= Malachi Bogdanov =

British theatre director

Malachi Bogdanov is a theatre director. He was Associate Director of the English Shakespeare Company (1997–2000), and directed international tours of productions including A Midsummer Night's Dream, A Threepenny Opera, Romeo and Juliet, Hamlet, Titus Andronicus and an award-winning production of Richard the Third (UK and Australian Tour – Herald Angel for best production at the Edinburgh Festival). Currently a freelance artist, he has directed over 70 professional shows and works all over the world.

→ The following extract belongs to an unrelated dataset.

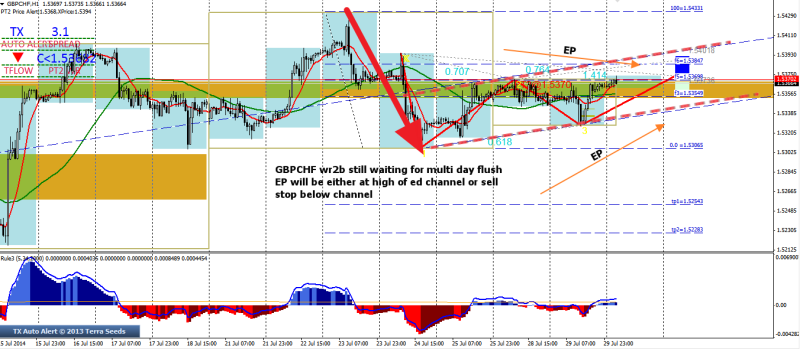 week31 GBPCHF h4 wr2b retest 1234 multi day 300714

In 2003, he wrote and directed Bill Shakespeare's Italian Job at the Edinburgh Festival and was the subject of a BBC documentary. In 2004, it also toured to the Neuss International Shakespeare Festival in Germany as well as returning to the Edinburgh Festival Fringe. He has directed a number of shows for the Neuss festival including his productions of Macbeth Kill Shakespeare (2004) and a new adaptation of Marlowe's Edward the Second (2006). That same year, Malachi directed "Modern Cautionary Tales for Children" written and performed by Murray Lachlan Young. The show toured throughout the UK and gained five star reviews from The Scotsman and The List during its run at the Edinburgh Festival Fringe.

In Italy, Malachi has directed a new version of Alice in Wonderland for La Botte E Il
Cilindro as well as directing Dracula, L'Anconitana, A Midsummer Night's Dream, Romeo and Juliet, The Taming of the Shrew and The Merchant of Venice all in Italian and produced by MabTeatro. In February 2006, Malachi directed for MabTeatro the Italian version of Macbeth Kill Bill Shakespeare that toured Italy.

In the UK, Malachi has directed Stone Soup (2005), Pandora's Box (2006 Birmingham MAC and Edinburgh Festival), and Pinocchio (MAC 2006). In 2006, he was commissioned to write and direct a new version of the Odyssey, "From Ithaca With Love", which was performed in June 2006 to celebrate the opening of the Millennium Point building in Birmingham.

In 2007. Malachi directed his first feature film The Mandrake Root for which he also wrote the screenplay. The film was shot in the city of Sassari (Sardinia, Italy) for the production company European Drama Network and nominated by the Royal Television Society for best drama.